I need to vent a bit and also genuinely ask what people are doing in this situation.
I’m sending 14 cards from my EU country to Germany to CGC Europe for grading. Total potential value once graded could be around €13k. Nothing crazy like a single €10k grail, just a mix where some are more valuable than others.
I went to an actual UPS location (not a random Access Point, not a franchise shop) thinking it would be straightforward. Declared the value properly, had everything packed well, they take a photo of the contents, the whole thing. I had pre paid the label and paid 150€ for extra coverage.
They refused it at the desk.
The reason?
“You can’t prove the value.”" “We don’t want to sign for it”.
That’s it.
Not “trading cards are prohibited.”
Not “collectibles aren’t allowed.”
Not “we don’t ship high-value goods.”
Just that I couldn’t prove the value at the counter and they didn’t want the risk.
What made it more frustrating is that I literally pulled up UPS’s own site and showed the manager that nowhere does it expressly exclude valuable trading cards. Yes, they have vague wording about “articles of exceptional value,” but there’s no specific mention of cards being banned.
And ~€10k isn’t “exceptional value” really.
I explained that declared value isn’t something you prove at drop-off — it’s something you substantiate if there’s a claim.
It honestly felt like they just didn’t want the responsibility.
After that, I looked into third-party insurance. I contacted Secursus, thinking that would solve the problem. They told me they can’t cover items being shipped to a grading company - only if it’s a sale.
Zzz.
So now I’m stuck in this weird middle ground:
UPS is hesitant because of the item type and value.

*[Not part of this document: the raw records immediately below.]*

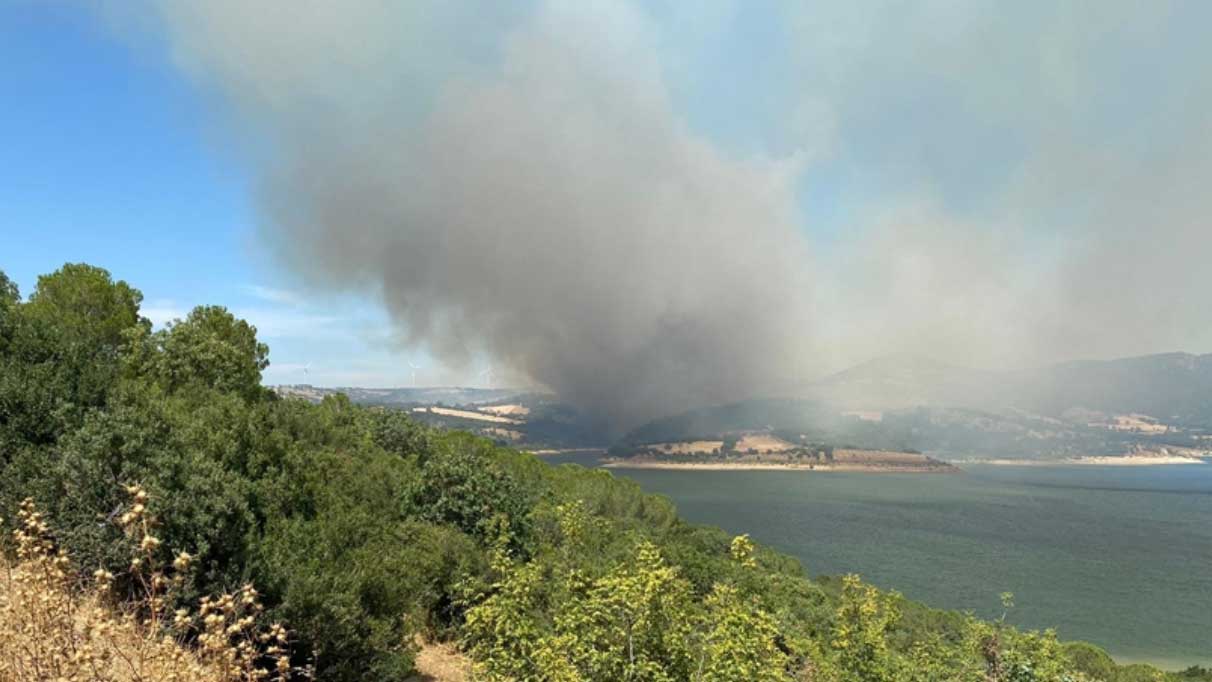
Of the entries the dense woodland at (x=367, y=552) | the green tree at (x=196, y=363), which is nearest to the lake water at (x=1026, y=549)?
the dense woodland at (x=367, y=552)

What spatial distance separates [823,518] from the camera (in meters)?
119

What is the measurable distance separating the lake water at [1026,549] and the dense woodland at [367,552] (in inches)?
1291

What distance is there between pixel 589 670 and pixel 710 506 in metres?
136

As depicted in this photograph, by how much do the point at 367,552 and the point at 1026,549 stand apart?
103479 mm

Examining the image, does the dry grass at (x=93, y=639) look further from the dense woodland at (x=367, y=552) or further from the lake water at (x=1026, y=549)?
the lake water at (x=1026, y=549)

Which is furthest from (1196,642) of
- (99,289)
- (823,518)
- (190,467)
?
(99,289)

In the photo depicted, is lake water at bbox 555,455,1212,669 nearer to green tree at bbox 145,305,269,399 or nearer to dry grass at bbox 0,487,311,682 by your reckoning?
green tree at bbox 145,305,269,399

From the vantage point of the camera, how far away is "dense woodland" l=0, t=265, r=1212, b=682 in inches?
325

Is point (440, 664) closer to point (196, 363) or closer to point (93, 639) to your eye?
point (93, 639)

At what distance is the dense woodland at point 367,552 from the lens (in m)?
8.25

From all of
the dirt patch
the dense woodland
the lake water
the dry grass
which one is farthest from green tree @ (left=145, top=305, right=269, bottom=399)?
the lake water

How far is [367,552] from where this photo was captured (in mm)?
16391

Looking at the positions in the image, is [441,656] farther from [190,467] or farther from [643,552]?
[643,552]

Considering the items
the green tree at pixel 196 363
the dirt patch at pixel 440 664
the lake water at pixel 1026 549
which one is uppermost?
the green tree at pixel 196 363
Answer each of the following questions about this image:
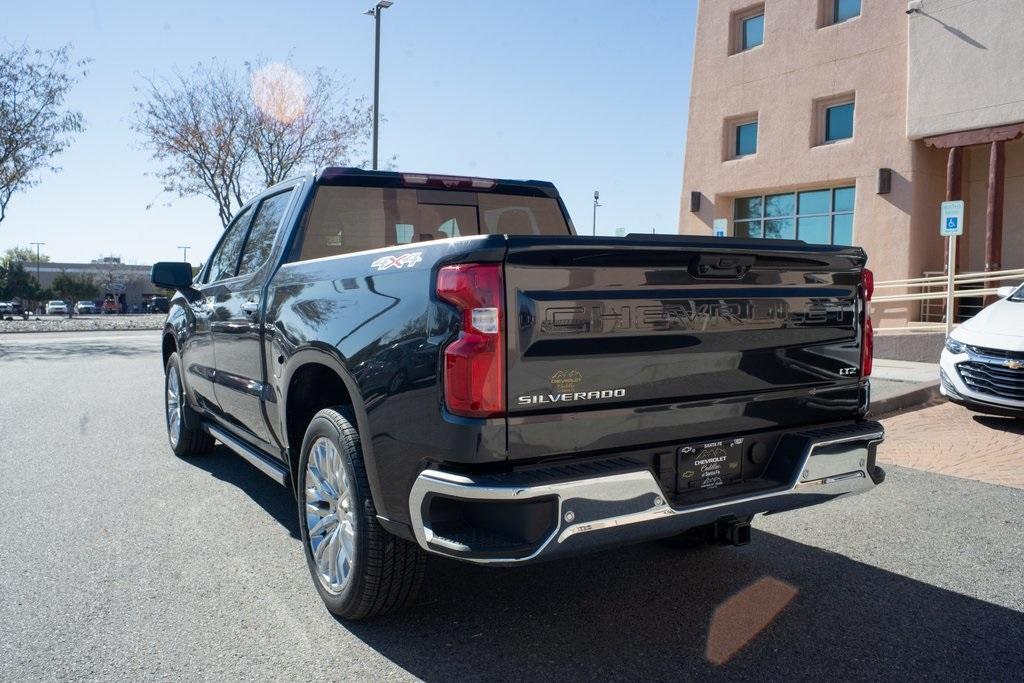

Third-party insurance won’t cover grading submissions.
Carrier “declared value” isn’t true insurance anyway.
It seems like there’s this quiet grey zone when it comes to sending higher-value cards to be graded. Everyone does it, but when you actually try to do everything properly and by the book, you hit resistance.
I’ve had items get stolen within the UPS network before and I’d prefer to have peace of mind. No local middlemen to me.
So what’s the real alternative?
I’ve ordered a collection tomorrow with the same box so I’m curious if they will take it - and if it was just the little-minded man at the UPS desk who decided to refuse it on his own.
I’d really like to hear what others in Europe are actually doing for insuring submissions. Has anyone found a proper insurer that will cover grading shipments?